The Katz-Forman debate in philosophy of mysticism has been stuck for decades in a binary: either all experience is constructed (Katz) or some experiences are pure (Forman). Dahl, Lutz, and Davidson's 2015 taxonomy of meditation families (attentional, constructive, deconstructive) opened a more empirical approach but treated the taxonomy as a classification system, not as an epistemological resource. My model treats the degree of methodological divergence between converging traditions as itself a measurable epistemic variable. This is analogous to how in observational science, convergent results from independent instruments (radio telescopes, optical telescopes, gravitational wave detectors) carry more evidential weight than repeated measurements from the same instrument.
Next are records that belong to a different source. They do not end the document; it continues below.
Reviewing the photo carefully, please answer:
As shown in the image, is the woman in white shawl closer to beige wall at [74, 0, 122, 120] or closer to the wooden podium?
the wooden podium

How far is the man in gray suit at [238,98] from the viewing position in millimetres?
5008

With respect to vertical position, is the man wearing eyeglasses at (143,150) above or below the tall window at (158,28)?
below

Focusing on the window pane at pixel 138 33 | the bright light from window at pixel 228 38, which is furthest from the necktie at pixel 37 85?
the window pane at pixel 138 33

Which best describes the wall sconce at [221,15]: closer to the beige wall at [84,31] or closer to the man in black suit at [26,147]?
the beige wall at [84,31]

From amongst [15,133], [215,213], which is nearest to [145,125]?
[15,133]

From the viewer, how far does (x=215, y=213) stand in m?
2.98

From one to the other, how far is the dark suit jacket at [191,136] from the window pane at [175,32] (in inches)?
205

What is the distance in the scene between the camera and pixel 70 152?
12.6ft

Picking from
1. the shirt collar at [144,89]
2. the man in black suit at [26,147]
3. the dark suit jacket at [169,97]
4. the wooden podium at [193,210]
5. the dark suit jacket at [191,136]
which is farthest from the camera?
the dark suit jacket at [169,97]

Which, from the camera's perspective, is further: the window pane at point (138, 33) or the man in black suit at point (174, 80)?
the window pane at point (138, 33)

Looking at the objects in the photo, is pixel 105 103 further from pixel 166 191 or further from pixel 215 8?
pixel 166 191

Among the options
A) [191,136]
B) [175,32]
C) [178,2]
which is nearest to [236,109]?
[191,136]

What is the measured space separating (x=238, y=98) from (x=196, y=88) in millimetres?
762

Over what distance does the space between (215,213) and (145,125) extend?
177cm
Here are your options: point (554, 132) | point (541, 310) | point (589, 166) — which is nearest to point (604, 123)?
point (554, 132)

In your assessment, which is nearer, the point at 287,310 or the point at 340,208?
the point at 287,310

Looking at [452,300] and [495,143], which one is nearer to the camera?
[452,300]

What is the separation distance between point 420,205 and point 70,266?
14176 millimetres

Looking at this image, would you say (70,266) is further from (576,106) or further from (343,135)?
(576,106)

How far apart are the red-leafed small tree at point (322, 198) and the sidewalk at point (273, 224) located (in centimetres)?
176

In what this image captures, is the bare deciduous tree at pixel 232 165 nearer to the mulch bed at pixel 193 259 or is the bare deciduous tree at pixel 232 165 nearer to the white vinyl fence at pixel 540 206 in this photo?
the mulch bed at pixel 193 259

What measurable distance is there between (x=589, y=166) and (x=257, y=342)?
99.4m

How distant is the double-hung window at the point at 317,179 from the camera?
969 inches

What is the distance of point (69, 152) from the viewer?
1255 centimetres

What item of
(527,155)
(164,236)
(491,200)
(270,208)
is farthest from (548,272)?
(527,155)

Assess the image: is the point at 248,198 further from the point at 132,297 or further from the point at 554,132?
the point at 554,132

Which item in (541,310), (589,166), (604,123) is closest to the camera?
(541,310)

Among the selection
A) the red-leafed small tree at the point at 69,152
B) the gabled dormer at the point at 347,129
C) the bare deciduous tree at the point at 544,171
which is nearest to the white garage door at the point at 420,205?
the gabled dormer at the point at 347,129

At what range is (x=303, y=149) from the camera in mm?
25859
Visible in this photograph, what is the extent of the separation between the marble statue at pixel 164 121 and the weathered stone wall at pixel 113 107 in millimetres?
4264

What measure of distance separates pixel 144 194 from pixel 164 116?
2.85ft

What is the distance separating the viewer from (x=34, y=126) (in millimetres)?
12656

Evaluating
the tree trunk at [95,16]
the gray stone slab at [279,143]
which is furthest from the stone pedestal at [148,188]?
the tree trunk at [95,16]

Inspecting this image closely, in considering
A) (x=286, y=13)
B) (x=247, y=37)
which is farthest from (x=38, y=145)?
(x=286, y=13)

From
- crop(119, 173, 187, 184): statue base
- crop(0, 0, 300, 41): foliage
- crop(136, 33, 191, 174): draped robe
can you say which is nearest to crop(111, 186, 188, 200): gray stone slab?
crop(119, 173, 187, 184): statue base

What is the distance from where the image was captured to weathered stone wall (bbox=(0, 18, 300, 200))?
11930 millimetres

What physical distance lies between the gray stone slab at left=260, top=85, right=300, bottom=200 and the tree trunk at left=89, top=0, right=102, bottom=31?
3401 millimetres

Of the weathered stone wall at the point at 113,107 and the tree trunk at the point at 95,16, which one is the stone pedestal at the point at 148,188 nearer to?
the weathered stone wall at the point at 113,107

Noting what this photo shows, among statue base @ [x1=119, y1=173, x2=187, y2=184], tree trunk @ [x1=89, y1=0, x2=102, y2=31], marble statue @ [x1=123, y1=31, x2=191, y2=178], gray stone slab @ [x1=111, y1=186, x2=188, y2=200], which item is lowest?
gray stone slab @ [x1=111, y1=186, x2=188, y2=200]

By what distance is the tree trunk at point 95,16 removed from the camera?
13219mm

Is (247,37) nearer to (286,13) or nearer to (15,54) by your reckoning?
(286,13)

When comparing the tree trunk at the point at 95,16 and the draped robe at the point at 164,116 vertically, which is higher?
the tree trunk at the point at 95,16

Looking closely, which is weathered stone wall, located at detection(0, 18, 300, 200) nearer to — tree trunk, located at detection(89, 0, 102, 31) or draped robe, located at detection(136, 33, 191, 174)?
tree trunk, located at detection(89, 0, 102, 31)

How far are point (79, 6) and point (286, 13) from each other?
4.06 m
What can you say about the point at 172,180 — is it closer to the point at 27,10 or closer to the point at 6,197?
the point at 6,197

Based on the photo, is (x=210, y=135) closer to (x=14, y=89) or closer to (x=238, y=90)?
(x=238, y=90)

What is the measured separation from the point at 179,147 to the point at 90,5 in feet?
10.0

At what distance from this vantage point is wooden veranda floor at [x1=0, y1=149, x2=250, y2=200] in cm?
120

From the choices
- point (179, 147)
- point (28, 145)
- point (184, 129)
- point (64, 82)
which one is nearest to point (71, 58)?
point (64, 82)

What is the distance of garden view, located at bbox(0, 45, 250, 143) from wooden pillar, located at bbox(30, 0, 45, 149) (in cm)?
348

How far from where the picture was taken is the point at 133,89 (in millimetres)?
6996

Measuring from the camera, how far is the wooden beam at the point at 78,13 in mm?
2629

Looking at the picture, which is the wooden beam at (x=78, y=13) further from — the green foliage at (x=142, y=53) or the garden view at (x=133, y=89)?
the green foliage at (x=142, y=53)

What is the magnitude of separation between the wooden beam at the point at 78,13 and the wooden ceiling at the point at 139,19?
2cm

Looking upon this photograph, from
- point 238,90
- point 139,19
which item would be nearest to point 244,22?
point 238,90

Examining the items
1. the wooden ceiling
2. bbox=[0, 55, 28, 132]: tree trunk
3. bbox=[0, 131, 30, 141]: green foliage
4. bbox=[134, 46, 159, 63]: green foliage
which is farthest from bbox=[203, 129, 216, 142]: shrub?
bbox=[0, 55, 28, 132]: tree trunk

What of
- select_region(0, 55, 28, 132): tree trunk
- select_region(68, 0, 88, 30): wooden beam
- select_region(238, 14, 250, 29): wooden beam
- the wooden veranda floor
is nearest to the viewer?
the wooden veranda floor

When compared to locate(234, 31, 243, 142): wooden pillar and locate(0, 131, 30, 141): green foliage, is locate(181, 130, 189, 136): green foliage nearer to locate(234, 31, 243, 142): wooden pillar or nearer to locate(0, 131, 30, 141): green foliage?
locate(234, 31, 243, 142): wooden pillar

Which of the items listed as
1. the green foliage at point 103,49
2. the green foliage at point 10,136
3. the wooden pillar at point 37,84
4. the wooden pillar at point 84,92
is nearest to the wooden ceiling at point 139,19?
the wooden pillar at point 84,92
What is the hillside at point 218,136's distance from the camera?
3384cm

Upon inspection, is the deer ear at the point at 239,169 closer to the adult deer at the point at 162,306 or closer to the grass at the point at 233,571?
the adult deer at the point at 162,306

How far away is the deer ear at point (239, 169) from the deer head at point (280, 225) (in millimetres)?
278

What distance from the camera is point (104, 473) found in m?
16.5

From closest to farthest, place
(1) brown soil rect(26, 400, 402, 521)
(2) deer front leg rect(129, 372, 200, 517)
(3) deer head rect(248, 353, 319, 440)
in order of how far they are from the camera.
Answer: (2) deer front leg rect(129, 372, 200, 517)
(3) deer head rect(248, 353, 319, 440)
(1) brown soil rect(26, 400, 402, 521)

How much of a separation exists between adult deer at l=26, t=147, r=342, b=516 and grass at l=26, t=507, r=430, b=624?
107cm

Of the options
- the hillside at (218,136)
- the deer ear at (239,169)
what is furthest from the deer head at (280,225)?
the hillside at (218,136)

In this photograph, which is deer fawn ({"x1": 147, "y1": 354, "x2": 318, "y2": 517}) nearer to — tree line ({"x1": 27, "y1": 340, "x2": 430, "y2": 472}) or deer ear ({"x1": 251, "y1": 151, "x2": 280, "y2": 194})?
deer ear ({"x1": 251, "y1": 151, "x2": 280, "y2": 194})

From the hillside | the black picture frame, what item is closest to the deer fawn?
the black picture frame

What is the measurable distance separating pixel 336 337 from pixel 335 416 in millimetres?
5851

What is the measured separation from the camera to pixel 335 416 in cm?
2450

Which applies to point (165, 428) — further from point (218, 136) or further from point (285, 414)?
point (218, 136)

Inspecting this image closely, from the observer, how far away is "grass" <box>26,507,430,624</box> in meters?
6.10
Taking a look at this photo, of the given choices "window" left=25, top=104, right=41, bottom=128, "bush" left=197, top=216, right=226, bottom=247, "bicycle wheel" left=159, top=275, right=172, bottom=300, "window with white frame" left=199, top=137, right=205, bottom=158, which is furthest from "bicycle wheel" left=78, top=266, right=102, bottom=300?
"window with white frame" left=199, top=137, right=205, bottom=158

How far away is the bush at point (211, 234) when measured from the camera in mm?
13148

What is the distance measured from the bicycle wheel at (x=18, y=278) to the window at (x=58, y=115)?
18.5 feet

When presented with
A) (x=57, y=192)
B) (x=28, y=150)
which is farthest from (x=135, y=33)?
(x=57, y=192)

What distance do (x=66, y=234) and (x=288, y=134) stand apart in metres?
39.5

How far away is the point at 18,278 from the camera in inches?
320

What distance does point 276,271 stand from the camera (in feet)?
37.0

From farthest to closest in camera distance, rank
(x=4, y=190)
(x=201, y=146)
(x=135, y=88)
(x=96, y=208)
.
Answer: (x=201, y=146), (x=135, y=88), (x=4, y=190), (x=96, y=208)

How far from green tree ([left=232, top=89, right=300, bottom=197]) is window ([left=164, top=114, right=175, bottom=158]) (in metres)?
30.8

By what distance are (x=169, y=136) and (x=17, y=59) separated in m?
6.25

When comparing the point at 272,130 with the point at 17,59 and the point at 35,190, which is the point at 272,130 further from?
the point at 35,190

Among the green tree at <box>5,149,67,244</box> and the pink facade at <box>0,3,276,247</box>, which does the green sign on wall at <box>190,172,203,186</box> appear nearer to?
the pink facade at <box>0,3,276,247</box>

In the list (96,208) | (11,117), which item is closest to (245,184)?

The analogy is not identity; contemplative instruments are not scientific instruments. But the epistemic logic is structurally parallel: independence of method strengthens convergent findings. No one in the comparative mysticism literature has proposed instrumental divergence as a quantifiable dimension of convergence quality. CodeX's translation strain model measures what must be bent for two traditions to align, but it does not measure how different the instruments were that produced the data being compared. My inferential gap model identifies competing epistemological policies but does not ask whether the data those policies operate on is itself methodologically shaped. The instrument problem fills both gaps. It also generates a specific prediction: the most epistemically robust contemplative findings will be those where centripetal methods (Advaita self-inquiry, Plotinian epistrophe), centrifugal methods (Theravada vipassana, Daoist observation of flow), paradox-saturating methods (Zen koan, Nagarjunian prasanga), and devotional-surrender methods (Sufi fana, bhakti) all converge on a structural transformation despite training incompatible perceptual capacities.

Critique

The model faces three serious objections. First, the telescope analogy may be fundamentally misleading. Scientific instruments are designed to detect the same physical quantity (photons, gravitational waves) through different mechanisms. Contemplative 'instruments' may not be detecting the same thing at all; they may be producing incommensurable transformations that only look similar at a coarse-grained level of description. The centripetal instrument of Advaita self-inquiry and the centrifugal instrument of vipassana may produce convergent reports of 'self-dissolution' that mask genuinely different structural changes in cognition, affect, and agency. Without fine-grained phenomenological comparison at the level of specific practice stages, the convergence may be an artifact of coarse description rather than genuine instrumental agreement. Second, the model assumes that attentional instruments are cleanly separable from doctrinal frameworks, but in practice they may not be. A Theravada practitioner does not simply 'direct attention toward arising and passing'; they direct attention within a framework that includes the three characteristics, the four foundations of mindfulness, and the stages of insight. The instrument is not separable from its theory, which means 'instrumental divergence' may partially collapse back into 'doctrinal divergence,' and the epistemic gain of treating them separately may be illusory. Third, the model risks creating a new form of perennialism disguised as methodology. By defining 'attentional invariants' as findings that survive high instrumental divergence, it may smuggle in the assumption that there is a universal human experiential substrate beneath cultural and methodological differences. This is exactly the assumption Katz challenged, and renaming it 'instrumental convergence' rather than 'perennial philosophy' does not answer his challenge. The model needs a clear criterion for when convergence is too coarse-grained to count and when instrumental divergence is too superficial to be meaningful. Finally, the epoché I used as a thinking method has its own bias: it privileges the observer's stance over participatory knowing, which may systematically distort traditions (like bhakti or Sufism) where the transformation is relational, not observational.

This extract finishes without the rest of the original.